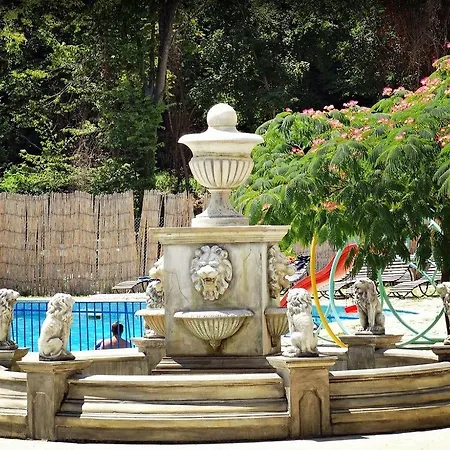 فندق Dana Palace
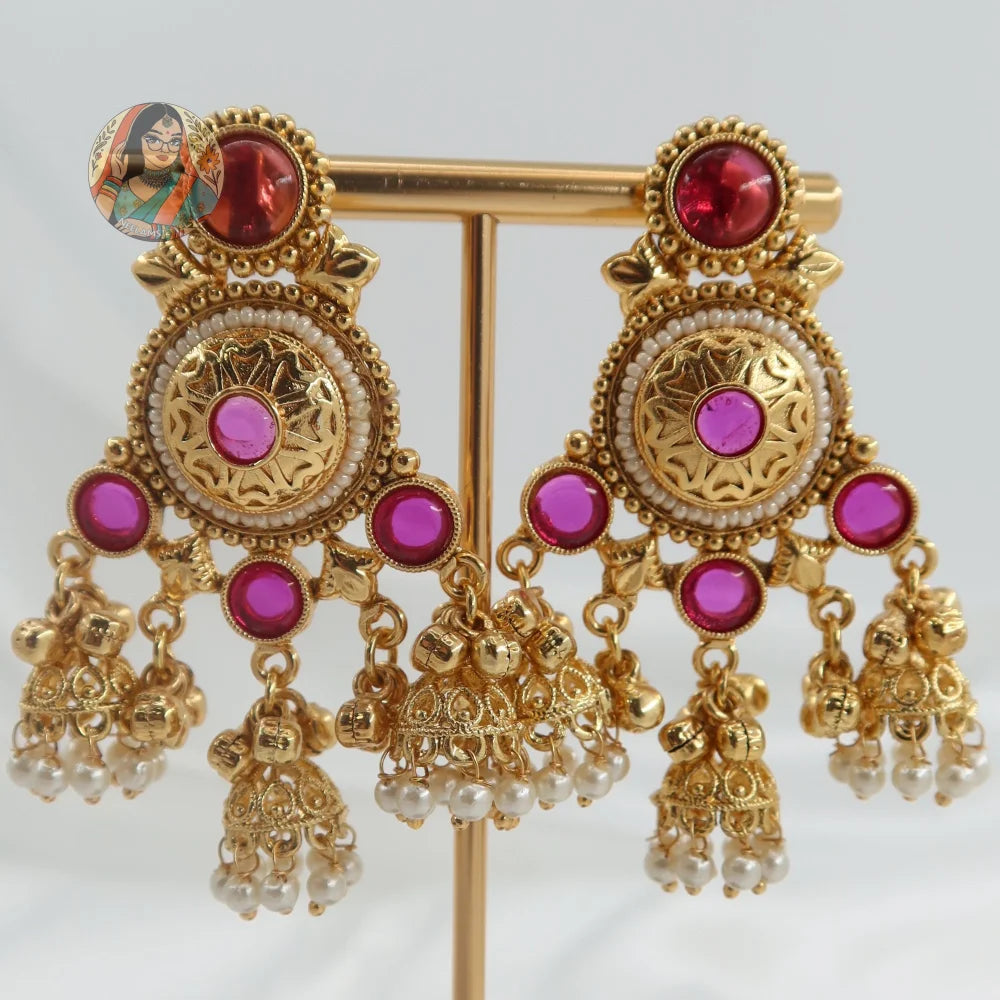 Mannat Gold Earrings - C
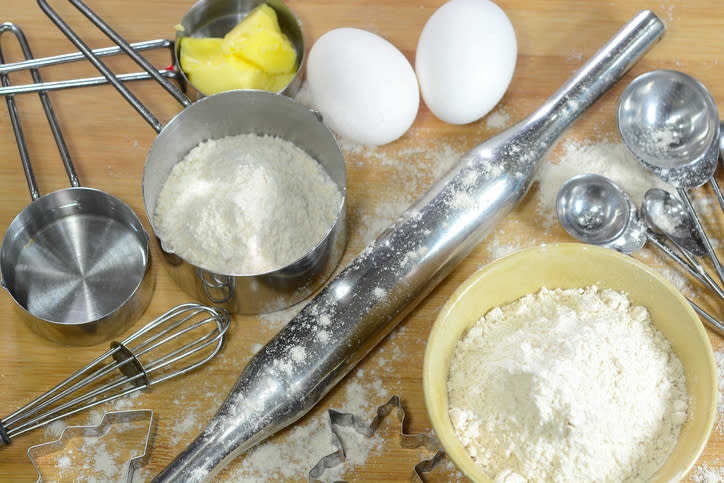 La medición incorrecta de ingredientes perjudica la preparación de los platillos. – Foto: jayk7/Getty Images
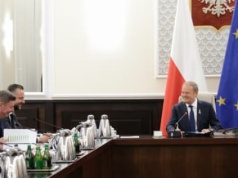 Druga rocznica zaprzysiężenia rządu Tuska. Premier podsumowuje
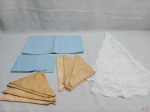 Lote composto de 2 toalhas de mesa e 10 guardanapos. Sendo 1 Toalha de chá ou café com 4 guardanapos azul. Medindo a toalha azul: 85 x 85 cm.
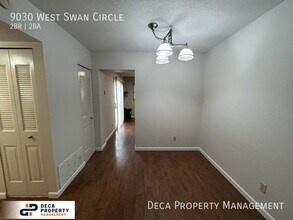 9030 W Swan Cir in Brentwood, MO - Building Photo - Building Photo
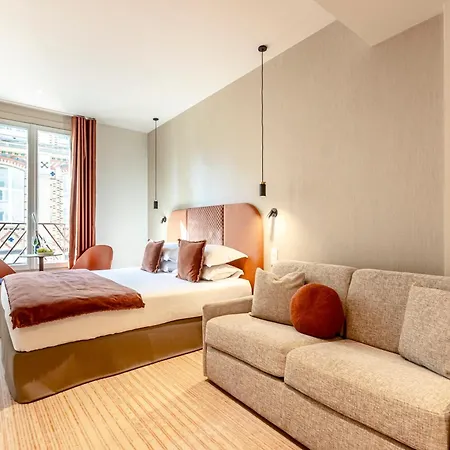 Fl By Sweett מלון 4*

#### ABOUT THIS TASK:
Nothing but the text of the listing should be set down, exactly, with the pictures left behind.

#### EXPECTED OUTPUT:
 فندق Dana Palace
 Mannat Gold Earrings - C
 La medición incorrecta de ingredientes perjudica la preparación de los platillos. – Foto: jayk7/Getty Images
 Druga rocznica zaprzysiężenia rządu Tuska. Premier podsumowuje
 Lote composto de 2 toalhas de mesa e 10 guardanapos. Sendo 1 Toalha de chá ou café com 4 guardanapos azul. Medindo a toalha azul: 85 x 85 cm.
 9030 W Swan Cir in Brentwood, MO - Building Photo - Building Photo
 Fl By Sweett מלון 4*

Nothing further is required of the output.